------ DATA SUPPLIED

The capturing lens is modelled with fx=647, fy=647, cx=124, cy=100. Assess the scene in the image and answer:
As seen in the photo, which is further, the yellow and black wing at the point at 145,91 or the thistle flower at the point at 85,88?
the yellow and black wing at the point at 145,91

------------
------ DATA SUPPLIED

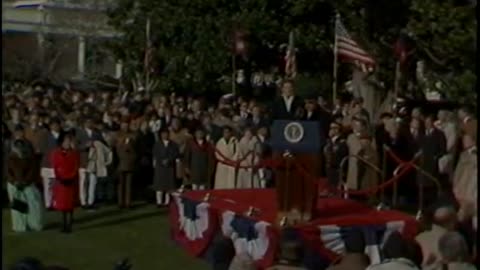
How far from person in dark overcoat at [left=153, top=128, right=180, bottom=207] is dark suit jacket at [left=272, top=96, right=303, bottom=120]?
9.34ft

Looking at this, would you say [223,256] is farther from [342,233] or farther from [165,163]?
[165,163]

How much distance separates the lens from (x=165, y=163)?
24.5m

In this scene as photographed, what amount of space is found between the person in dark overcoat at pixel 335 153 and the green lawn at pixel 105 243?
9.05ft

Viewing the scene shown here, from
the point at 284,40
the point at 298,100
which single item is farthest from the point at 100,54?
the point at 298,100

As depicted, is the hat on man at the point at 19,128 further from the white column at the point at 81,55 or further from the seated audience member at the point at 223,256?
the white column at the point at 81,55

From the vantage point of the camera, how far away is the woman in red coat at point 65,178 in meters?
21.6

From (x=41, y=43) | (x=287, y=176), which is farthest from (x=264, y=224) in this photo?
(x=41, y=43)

------------

Count the lines in the data above that contain the string "scene", treating uppercase and lowercase as different. Reply with the number only.

3